Lavorando con i colleghi della St George’s, University of London, del NIHR Biomedical Research Center del Moorfields Eye Hospital e dell’UCL Institute of Ophthalmology, nonché con l’MRC Epidemiology Unit dell’Università di Cambridge, hanno dimostrato che questo imaging abilitato dall’intelligenza artificiale potrebbe specificare il rischio di malattie cardiovascolari malattia e ictus e fungono da biomarcatore predittivo alternativo ai tradizionali punteggi di rischio per la salute vascolare. I risultati sono stati ora pubblicati  sul British Journal of Opthalmology .

“Attraverso questa ricerca abbiamo dimostrato che una scansione oculare con intelligenza artificiale che potrebbe essere eseguita di routine da un oftalmologo è valida quanto una misura standard del rischio cardiovascolare”, ha affermato il professor Barman. “Chiunque si rechi dall’ottico nel Regno Unito riceve una scansione della vista e, a differenza dei metodi standard che richiedono un esame del sangue dal medico di base, questo tipo di screening richiederebbe solo un’immagine della retina e alcuni dettagli, come l’età, se il paziente fuma o meno e alcune domande relative alla sua storia clinica.

“Questo metodo, che consentirebbe uno screening più ampio della popolazione in modo non invasivo che potrebbe portare a trattamenti preventivi precoci per coloro che risultano essere maggiormente a rischio, ha un potenziale considerevole”.
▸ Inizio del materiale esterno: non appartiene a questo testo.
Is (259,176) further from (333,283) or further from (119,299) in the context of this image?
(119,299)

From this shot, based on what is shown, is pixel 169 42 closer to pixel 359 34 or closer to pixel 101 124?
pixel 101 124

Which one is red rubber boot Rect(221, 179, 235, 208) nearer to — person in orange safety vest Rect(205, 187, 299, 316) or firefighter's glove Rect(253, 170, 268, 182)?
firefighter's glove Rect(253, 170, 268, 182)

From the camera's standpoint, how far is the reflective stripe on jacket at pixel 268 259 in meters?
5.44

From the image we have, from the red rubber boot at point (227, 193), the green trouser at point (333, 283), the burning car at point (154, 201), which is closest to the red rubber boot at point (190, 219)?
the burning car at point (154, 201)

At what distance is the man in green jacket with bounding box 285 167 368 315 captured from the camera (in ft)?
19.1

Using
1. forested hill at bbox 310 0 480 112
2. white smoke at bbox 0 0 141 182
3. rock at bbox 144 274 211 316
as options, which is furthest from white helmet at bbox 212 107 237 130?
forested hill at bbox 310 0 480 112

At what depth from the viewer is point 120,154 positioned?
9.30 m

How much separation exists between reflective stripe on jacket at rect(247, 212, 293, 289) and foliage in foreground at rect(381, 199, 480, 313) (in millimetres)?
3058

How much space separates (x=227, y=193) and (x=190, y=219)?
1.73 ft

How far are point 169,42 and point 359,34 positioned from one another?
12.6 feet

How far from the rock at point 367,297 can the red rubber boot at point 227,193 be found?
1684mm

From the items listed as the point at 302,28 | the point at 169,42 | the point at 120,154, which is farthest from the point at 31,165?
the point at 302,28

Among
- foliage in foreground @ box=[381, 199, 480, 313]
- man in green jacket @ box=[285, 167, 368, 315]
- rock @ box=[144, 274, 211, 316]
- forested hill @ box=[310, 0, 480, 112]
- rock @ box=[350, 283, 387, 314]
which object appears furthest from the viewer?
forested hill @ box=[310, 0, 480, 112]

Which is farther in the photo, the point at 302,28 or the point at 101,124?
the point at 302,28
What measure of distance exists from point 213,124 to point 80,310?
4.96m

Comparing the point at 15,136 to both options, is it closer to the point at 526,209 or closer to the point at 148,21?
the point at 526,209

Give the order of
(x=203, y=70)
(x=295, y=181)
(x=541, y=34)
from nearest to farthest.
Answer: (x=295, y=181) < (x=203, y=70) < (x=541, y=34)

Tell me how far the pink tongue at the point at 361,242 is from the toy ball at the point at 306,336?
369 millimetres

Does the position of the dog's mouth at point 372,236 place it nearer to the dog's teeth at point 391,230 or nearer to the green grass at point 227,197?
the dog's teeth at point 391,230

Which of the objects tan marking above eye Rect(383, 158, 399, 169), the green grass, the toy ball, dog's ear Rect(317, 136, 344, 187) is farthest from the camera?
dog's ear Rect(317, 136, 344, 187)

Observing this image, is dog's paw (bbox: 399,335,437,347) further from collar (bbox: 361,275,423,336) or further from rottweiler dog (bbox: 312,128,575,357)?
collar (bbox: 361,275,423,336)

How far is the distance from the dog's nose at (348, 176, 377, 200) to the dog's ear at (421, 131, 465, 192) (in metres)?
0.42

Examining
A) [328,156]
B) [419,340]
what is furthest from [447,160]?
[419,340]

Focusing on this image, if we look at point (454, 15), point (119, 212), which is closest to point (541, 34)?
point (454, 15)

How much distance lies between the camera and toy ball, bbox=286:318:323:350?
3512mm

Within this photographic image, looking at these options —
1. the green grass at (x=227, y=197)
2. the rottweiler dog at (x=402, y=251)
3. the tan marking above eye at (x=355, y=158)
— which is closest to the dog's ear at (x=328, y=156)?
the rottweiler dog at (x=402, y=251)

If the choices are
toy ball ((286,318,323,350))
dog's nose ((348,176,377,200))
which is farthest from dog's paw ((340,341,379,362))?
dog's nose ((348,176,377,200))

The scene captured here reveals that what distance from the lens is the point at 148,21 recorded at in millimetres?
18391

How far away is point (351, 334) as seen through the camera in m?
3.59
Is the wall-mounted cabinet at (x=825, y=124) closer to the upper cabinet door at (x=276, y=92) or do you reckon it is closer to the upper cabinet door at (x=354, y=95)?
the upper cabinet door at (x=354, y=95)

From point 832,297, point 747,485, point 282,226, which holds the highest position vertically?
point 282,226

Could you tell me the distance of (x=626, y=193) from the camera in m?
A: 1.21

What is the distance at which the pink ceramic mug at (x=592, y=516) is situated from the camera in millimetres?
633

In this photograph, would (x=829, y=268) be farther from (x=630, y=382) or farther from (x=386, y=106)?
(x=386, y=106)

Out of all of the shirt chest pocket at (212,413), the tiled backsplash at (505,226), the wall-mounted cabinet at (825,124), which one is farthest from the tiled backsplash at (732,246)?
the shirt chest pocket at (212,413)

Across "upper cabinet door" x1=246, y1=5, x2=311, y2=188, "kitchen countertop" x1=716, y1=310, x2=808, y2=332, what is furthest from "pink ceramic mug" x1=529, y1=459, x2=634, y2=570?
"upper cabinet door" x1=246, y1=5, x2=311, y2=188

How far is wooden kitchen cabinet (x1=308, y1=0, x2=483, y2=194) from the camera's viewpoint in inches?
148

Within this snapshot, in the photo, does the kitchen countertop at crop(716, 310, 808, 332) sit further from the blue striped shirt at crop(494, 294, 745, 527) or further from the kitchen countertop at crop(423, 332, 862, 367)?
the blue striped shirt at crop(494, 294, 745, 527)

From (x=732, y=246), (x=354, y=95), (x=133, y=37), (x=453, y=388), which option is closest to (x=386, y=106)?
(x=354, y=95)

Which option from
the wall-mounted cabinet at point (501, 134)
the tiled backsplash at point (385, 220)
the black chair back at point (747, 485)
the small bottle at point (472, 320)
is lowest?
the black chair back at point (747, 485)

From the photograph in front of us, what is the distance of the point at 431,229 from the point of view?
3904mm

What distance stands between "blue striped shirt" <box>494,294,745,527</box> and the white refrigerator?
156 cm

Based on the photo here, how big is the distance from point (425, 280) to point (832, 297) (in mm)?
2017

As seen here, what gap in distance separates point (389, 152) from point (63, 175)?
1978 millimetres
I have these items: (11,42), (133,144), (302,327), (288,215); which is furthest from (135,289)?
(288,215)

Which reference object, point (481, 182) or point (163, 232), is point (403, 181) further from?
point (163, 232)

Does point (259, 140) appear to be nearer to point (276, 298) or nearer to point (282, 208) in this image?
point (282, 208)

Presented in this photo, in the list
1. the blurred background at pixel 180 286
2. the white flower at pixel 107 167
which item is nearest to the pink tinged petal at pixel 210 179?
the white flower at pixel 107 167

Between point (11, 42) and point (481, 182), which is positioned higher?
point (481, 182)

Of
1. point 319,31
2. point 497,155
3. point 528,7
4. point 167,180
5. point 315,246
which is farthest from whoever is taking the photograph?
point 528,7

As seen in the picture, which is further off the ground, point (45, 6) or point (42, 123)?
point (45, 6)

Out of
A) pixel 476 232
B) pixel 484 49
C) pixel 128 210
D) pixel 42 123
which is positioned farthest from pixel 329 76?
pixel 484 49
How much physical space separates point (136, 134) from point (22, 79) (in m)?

I ricercatori hanno sviluppato un algoritmo completamente automatizzato abilitato all’intelligenza artificiale, chiamato QUARTZ, per valutare il potenziale dell’imaging vascolare retinico insieme a fattori di rischio noti per prevedere la salute vascolare e la morte. L’algoritmo può valutare una singola immagine retinica in meno di un minuto.

Le immagini retiniche di 88.052 partecipanti alla Biobanca del Regno Unito di età compresa tra 40 e 69 anni sono state scansionate utilizzando l’algoritmo, osservando in particolare la larghezza, l’area del vaso e il grado di curvatura dei vasi per sviluppare modelli di previsione per ictus, infarto e morte per malattie circolatorie. Questi modelli sono stati poi applicati alle immagini retiniche di 7.411 partecipanti, di età compresa tra 48 e 92 anni, dello studio European Prospective Investigation into Cancer (EPIC)-Norfolk.

Le prestazioni di QUARTZ sono state confrontate con il framework Framingham Risk Scores ampiamente utilizzato. La salute dei partecipanti è stata monitorata per una media di sette-nove anni, con un punteggio di rischio non invasivo basato su età, sesso, fumo, anamnesi e vascolarizzazione della retina che hanno funzionato così come la struttura di Framingham.